SUNNY VALE

I know these are supposed to be 1001 Photos I took before I died, but I can't be absolutely certain whether I took this or my brother did. It was the late 60s and Sunny Vale Pleasure Gardens were already in terminal decline - as this picture of one of the boating lakes shows.

22/1001 : Lazy And Negligent

A photograph from when we were living in Sheffield, some 40 years ago. Photoshop filters can easily create this type of look these days, but back then it was down to some lazy exposure and some negligent developing.

21/1001 : Marks Up, Boars Head Down

I can't pretend that this is a good photo, but it is dripping with local nostalgia. It speaks of a time when policemen wore white raincoats and shoppers wore plastic rain hoods, when Marks was up town and the Boars Head was down below the market .... and the town hall was sooty!

20/1001 : Reading The News

I can't remember exactly where I was in Sheffield when I took this, but there are folk out there who will recognise the location. I can, however, remember that girl, carrying a newspaper almost as big as she was and having a quick read of the news in the middle of the road.

19/1001 : Thrills

Ah! the days when thrills were characterised by a shilling ride on a waltzer, sheltering from the rain under bulb-spangled awnings, with the scent of freshly cooked chats drifting in the breeze.

18/1001 : Fake Views

As someone said recently, us amateur photographers do like to mess with our photographs. This is a photo I took back in 1982 in the beautiful British Virgin Islands and messed with forty years later. There's not a misaligned sleeve in sight!

Spot The Era

Some aspects of the scene are unchanged today - most of the physical buildings remain. There has, however, been a change of mood, something almost imperceptible that says this is 40 years ago and not today.

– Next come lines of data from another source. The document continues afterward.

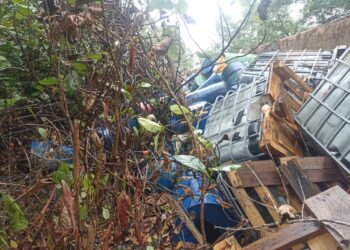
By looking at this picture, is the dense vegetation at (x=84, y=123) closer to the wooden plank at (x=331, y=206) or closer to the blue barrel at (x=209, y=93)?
the wooden plank at (x=331, y=206)

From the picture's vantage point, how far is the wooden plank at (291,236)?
1511 mm

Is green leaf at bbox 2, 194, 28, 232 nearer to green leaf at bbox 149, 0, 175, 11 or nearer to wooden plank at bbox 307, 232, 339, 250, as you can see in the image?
green leaf at bbox 149, 0, 175, 11

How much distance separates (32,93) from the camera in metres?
1.97

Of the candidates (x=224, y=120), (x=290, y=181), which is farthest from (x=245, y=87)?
(x=290, y=181)

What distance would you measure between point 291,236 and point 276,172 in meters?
1.04

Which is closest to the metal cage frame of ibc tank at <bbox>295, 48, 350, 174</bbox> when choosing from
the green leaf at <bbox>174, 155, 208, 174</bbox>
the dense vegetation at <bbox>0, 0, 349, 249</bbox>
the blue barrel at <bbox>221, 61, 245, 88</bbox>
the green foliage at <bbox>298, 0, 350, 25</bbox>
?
the dense vegetation at <bbox>0, 0, 349, 249</bbox>

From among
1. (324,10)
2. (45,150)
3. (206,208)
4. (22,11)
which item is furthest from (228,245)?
(324,10)

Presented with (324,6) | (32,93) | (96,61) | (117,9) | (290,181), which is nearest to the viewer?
(96,61)

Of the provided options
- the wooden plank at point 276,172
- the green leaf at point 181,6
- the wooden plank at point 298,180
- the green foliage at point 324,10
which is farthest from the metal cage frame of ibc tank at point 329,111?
the green foliage at point 324,10

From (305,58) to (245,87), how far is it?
59.2 inches

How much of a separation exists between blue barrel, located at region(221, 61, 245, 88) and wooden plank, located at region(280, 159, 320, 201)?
2214 mm

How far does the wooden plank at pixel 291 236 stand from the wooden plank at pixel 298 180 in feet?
2.57

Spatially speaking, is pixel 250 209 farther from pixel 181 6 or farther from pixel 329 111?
pixel 181 6

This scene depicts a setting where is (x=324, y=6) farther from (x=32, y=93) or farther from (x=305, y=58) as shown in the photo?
(x=32, y=93)
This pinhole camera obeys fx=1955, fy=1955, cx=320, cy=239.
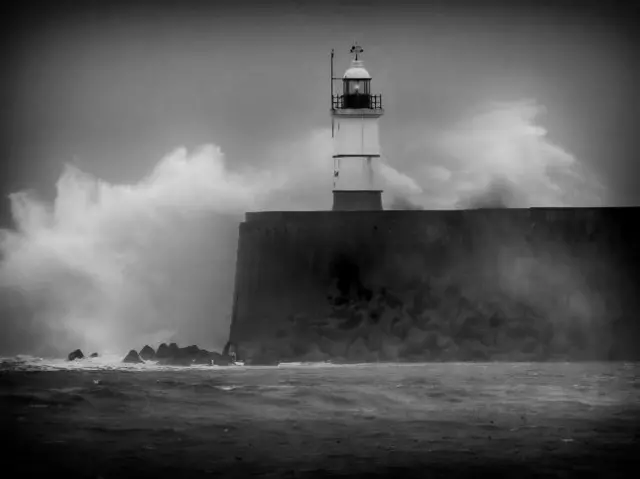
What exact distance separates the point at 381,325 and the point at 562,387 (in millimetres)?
2203

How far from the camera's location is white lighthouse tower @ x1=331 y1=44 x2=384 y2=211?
2339 centimetres

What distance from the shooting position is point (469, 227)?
22609mm

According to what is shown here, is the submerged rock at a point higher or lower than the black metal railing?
lower

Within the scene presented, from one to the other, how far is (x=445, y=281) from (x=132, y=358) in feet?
15.7

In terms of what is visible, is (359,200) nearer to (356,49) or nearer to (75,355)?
(356,49)

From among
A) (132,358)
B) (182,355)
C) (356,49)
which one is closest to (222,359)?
(182,355)

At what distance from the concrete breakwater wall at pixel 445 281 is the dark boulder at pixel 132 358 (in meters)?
2.89

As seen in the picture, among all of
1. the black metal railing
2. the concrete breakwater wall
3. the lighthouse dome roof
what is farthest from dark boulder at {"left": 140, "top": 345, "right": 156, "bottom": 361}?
the lighthouse dome roof

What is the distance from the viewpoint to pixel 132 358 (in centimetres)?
2530

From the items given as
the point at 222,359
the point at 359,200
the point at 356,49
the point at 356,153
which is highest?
the point at 356,49

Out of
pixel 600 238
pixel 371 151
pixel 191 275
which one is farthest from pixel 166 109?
pixel 600 238

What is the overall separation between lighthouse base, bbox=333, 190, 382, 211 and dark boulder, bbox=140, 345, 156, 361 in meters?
3.25

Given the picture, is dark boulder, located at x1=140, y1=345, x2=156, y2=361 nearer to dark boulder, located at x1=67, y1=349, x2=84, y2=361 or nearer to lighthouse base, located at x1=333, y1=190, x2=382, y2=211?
dark boulder, located at x1=67, y1=349, x2=84, y2=361

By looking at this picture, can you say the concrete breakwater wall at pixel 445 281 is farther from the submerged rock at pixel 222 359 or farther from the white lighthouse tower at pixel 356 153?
the white lighthouse tower at pixel 356 153
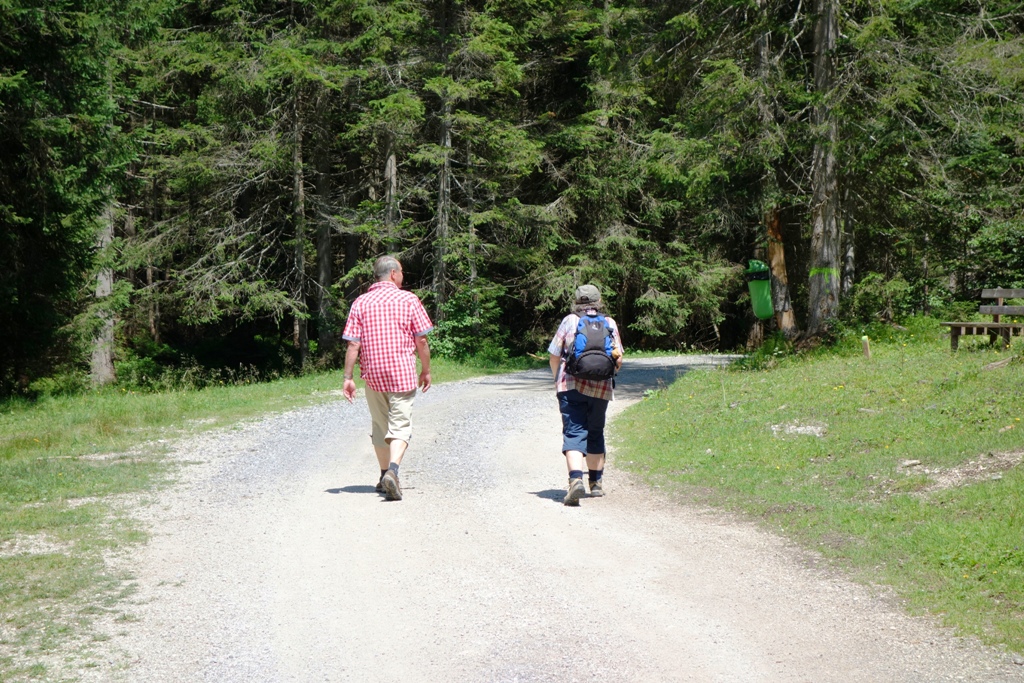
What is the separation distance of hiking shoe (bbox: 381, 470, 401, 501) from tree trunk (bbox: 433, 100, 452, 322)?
15906 millimetres

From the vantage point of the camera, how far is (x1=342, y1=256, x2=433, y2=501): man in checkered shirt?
8.20 metres

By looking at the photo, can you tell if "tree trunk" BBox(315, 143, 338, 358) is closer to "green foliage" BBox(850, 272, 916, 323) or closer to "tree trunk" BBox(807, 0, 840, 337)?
"tree trunk" BBox(807, 0, 840, 337)

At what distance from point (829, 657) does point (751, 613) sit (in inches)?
28.5

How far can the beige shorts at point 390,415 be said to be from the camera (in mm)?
8266

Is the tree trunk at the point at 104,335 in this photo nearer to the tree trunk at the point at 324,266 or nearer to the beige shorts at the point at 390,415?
the tree trunk at the point at 324,266

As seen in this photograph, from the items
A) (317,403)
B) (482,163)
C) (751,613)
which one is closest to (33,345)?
(317,403)

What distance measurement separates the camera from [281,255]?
28.3 meters

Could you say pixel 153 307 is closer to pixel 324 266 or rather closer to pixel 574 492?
pixel 324 266

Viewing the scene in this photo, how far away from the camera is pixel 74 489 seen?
8734 millimetres

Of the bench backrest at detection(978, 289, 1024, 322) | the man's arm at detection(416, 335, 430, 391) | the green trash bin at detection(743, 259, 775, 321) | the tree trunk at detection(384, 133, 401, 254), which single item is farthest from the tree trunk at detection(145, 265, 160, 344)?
the bench backrest at detection(978, 289, 1024, 322)

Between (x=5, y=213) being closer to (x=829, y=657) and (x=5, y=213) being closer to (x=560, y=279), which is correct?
(x=560, y=279)

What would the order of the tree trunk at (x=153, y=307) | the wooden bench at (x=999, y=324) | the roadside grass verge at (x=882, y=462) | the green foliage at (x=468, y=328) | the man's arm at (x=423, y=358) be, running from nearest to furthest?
the roadside grass verge at (x=882, y=462) < the man's arm at (x=423, y=358) < the wooden bench at (x=999, y=324) < the green foliage at (x=468, y=328) < the tree trunk at (x=153, y=307)

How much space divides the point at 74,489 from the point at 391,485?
10.0ft

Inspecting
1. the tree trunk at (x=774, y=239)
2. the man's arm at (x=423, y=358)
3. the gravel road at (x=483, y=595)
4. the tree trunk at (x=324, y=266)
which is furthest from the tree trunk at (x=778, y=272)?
the man's arm at (x=423, y=358)
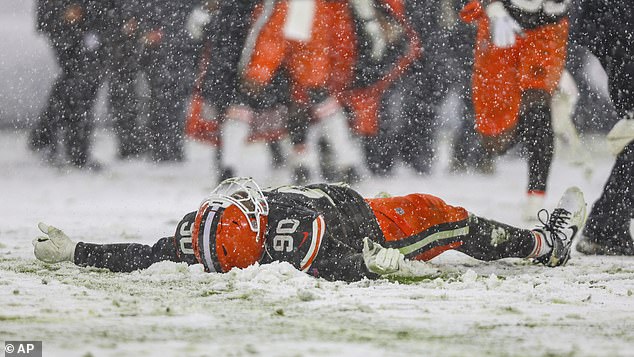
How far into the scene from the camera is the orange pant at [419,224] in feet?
11.7

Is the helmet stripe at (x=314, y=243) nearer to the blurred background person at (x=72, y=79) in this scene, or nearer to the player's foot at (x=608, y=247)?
the player's foot at (x=608, y=247)

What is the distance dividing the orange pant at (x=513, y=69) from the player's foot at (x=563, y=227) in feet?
3.84

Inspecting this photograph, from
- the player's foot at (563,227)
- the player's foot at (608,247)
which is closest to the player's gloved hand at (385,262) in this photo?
the player's foot at (563,227)

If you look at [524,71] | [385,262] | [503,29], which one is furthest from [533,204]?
[385,262]

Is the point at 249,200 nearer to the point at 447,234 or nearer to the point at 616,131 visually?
the point at 447,234

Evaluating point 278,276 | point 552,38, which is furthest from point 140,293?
point 552,38

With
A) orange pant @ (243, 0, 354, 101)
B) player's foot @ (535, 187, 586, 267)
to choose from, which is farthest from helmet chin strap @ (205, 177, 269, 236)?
orange pant @ (243, 0, 354, 101)

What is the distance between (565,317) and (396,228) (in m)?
0.99

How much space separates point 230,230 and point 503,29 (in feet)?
8.37

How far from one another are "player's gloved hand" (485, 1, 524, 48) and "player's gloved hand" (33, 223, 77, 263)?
2555mm

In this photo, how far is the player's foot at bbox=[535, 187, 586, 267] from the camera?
3.86m

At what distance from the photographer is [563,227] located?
157 inches

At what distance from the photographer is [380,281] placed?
330 centimetres

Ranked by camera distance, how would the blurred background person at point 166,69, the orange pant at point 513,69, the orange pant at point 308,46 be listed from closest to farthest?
the orange pant at point 513,69 < the orange pant at point 308,46 < the blurred background person at point 166,69
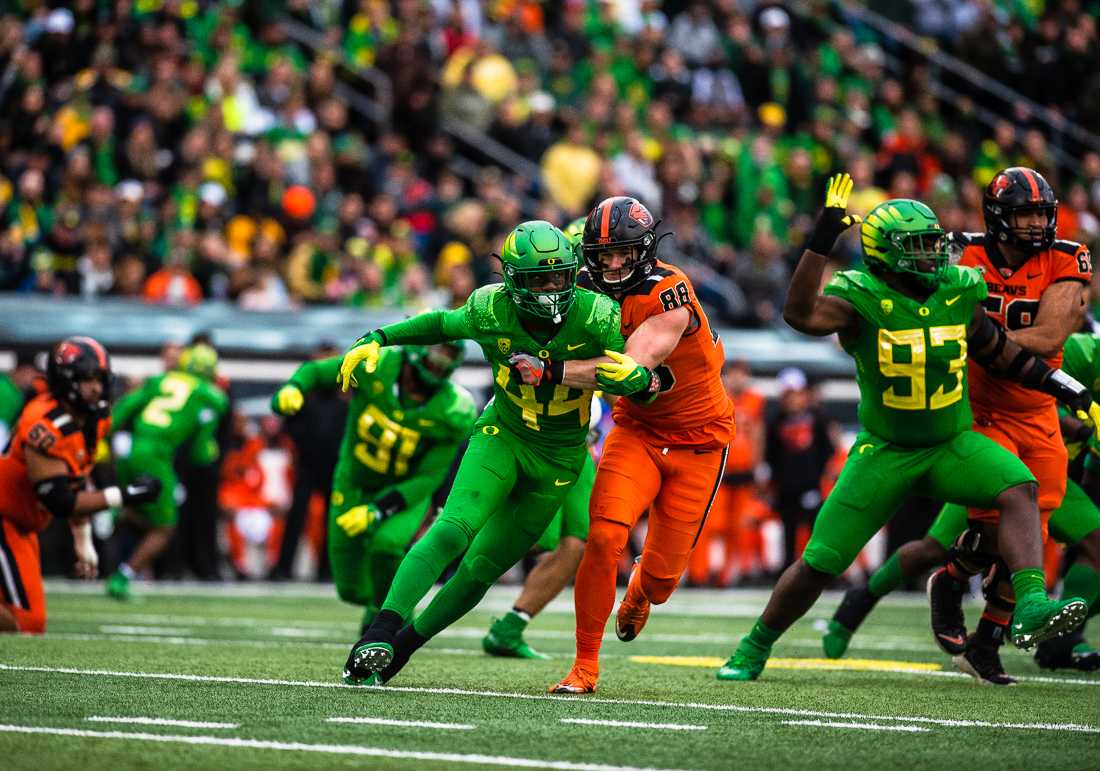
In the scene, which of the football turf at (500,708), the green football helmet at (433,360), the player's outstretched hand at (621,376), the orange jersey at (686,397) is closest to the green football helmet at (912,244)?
the orange jersey at (686,397)

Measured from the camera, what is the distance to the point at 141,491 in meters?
9.73

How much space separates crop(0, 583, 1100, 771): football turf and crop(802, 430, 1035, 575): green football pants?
2.00 ft

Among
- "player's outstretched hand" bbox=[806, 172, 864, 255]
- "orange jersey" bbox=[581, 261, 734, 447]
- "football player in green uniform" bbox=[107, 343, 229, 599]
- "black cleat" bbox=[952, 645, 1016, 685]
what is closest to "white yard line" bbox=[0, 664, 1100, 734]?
"orange jersey" bbox=[581, 261, 734, 447]

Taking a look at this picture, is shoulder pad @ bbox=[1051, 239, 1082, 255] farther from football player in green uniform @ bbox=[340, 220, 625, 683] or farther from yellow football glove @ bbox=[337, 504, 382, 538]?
yellow football glove @ bbox=[337, 504, 382, 538]

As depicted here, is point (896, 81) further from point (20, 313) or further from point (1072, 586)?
point (1072, 586)

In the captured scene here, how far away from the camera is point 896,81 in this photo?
→ 21.8 meters

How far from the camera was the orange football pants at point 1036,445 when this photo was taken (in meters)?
7.97

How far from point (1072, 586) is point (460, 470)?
3.13m

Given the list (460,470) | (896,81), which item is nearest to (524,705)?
(460,470)

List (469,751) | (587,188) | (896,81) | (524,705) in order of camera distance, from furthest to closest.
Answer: (896,81), (587,188), (524,705), (469,751)

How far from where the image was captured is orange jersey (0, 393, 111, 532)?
9531 millimetres

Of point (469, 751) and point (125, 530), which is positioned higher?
point (469, 751)

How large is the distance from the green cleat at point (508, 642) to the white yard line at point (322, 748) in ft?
11.7

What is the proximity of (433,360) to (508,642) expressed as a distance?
1.54 metres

It could be the genesis of a new game - Spot The Era

Well Done That Town

The shop names and the shape of the cars may be different, and flat caps and plastic rain hoods abound; but the scene is still recognisable. In many places, the modern equivalent would be a pale shadow of commercial enterprise, but not Brighouse. Well done!

The Stealthy Hebble

The Hebble Brook stealths its way through the bottom end of town - sometimes overground, sometimes underground, usually hidden. When it does break the surface it adds curves and fluidity to a perpendicular landscape.